Qui chiama intorno a sé quella che definisce la “mia famiglia cinematografica”, gli attori con cui condivide per un motivo o per un altro un lungo sodalizio artistico (tra gli altri Roberto Herlitzka, il figlio Pier Giorgio, Alba Rohrwacher e Filippo Timi) per raccontare due storie lontane cinque secoli l’una dall’altra che in realtà non si intersecano tra loro né si susseguono: nel senso che ne comincia una, dopo metà film ne parte un’altra che nel finale lascia di nuovo il posto alla precedente. Unico denominatore comune, la cittadina di Bobbio dove il regista è nato e spesso torna, in val Trebbia, provincia di Piacenza ma molto vicina a Genova.

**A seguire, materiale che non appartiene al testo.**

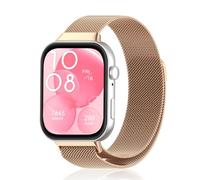 PaceBid Metal Strap Compatible with Huawei Watch Fit 5/5 Pro/4/4 Pro/Fit 3, Magnetic Mesh Stainless Bands Women Men Loop Replacement WatchBand for Huawei Watch Fit 4/4 Pro/3 (Rose gold)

Nella prima storia, ambientata nel Seicento, che qualche spunto pur lo deve alla monaca di Monza, Federico, giovane uomo d’armi, viene spinto dalla madre a recarsi nella prigione convento di Bobbio dove suor Benedetta è accusata di stregoneria per aver sedotto Fabrizio, fratello gemello di Federico, e averlo indotto a tradire la sua missione sacerdotale. La madre preme affinché Federico riabiliti la memoria del gemello, ma anche lui viene incantato da Benedetta che sarà condannata alla prigione perpetua e murata viva.

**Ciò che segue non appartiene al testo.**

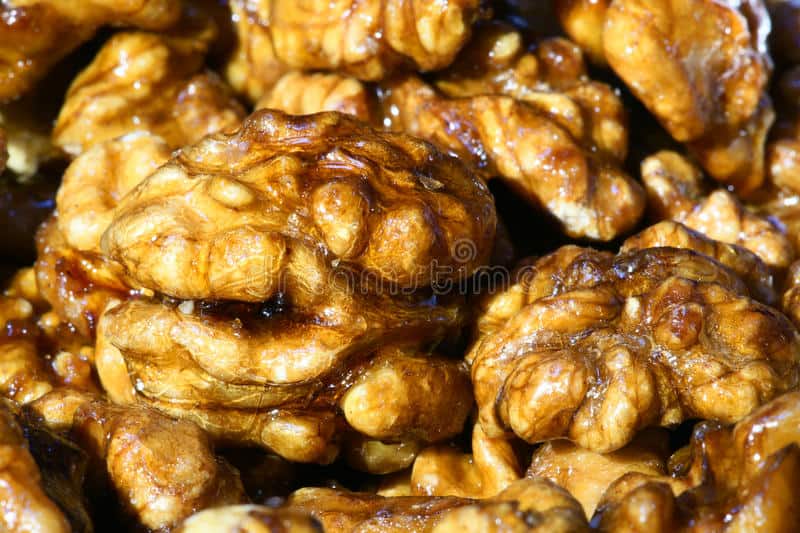 Close up of candied-walnuts.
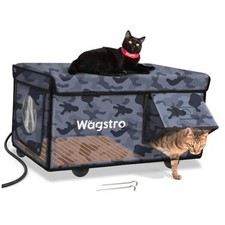 Heated Cat House for Outside, Waterproof Awning  25.2"x16.5"x12.2" Black Camo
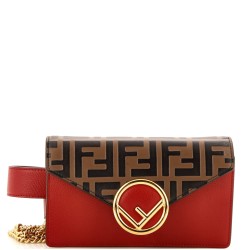 F is Fendi Convertible Belt Bag Leather with Zucca Embossed Detail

La seconda si snoda ai giorni nostri quando al portone dello stesso convento trasformato poi in prigione e apparentemente abbandonato bussa un sedicente ispettore ministeriale accompagnato da un miliardario russo che lo vorrebbe acquistare. In realtà, quel luogo è ancora abitato da un misterioso Conte che occupa abusivamente alcune celle dell’antica prigione e che si aggira in città solo di notte. La presenza dei due forestieri mette in agitazione l’intera comunità di Bobbio che sotto la guida del Conte tenta di vivere, grazie a frodi e sotterfugi, ostacolando in ogni modo la modernità che avanza inesorabilmente. Ma il nuovo è migliore del vecchio?

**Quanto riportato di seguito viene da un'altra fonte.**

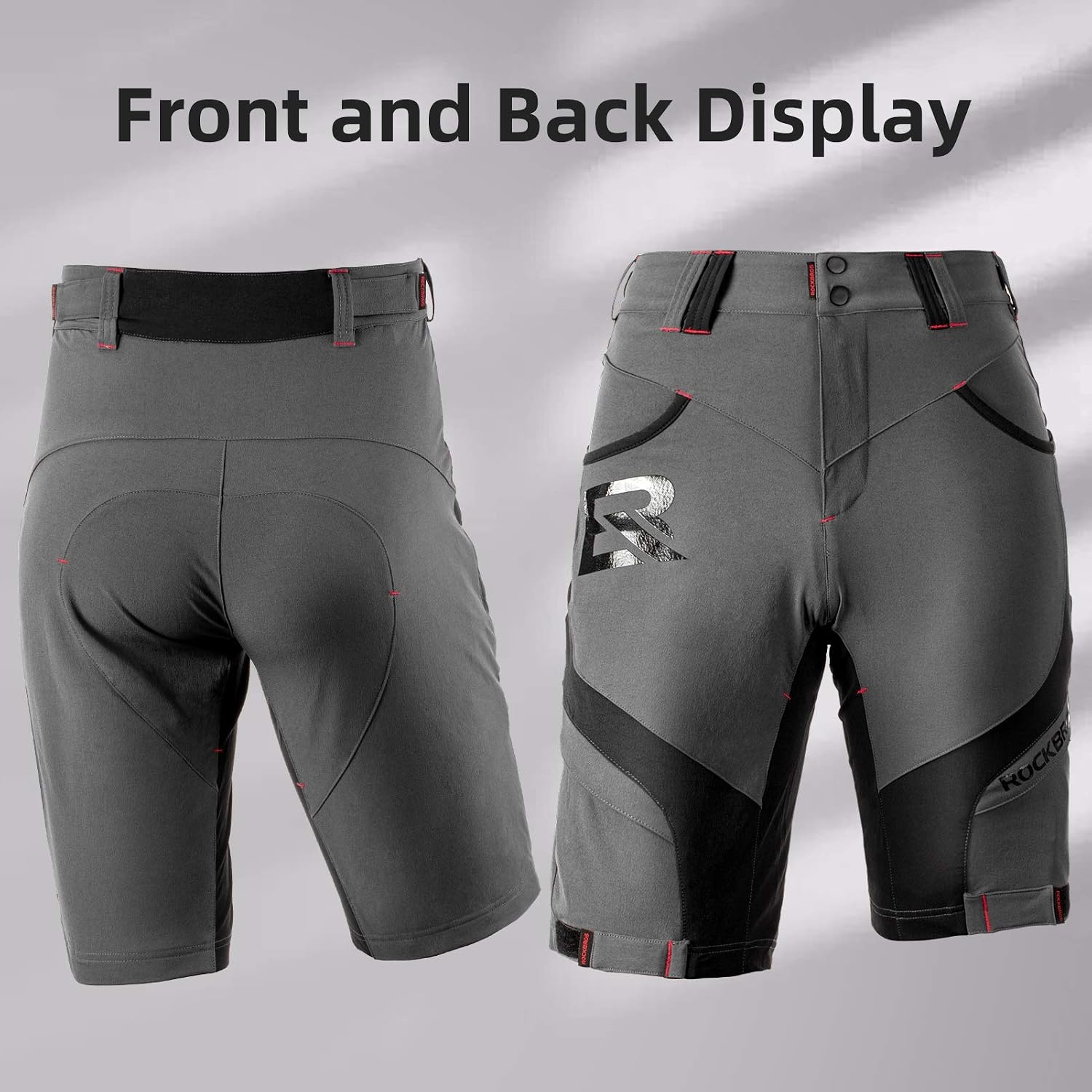 image:imageROCKBROS Mens Mountain Bike Shorts 4D Padded Liner Baggy Cycling Shorts 4D Padded Liner Reduces Riding Pressure with Quickdry Breathable Fabric Adjustable Waist and Zip Pockets for MTB RidesDark Gray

Il film, non c’è dubbio, dividerà e farà discutere. Quello che disorienta di più non è tanto la costruzione con queste due storie così differenti l’una dall’altra quanto il registro drammaturgico scelto per rappresentarle, totalmente diseguale: una con tutta la drammaticità che impone un processo di tipo inquisitorio, l’altra utilizzando invece toni surreali e grotteschi per sottolineare la corruzione strisciante dell’Italia di oggi. Una scelta che finisce per far perdere consistenza al desiderio di creare un possibile parallelismo tra potere ecclesiastico e potere politico. Se proprio vogliamo fare un complimento al regista possiamo dire che si può considerare come un’opera sperimentale, come tante ne diresse all’inizio della carriera, a cominciare da ‘I pugni in tasca’, anche quello girato a Bobbio. Ma non so se Bellocchio ne sarebbe contento.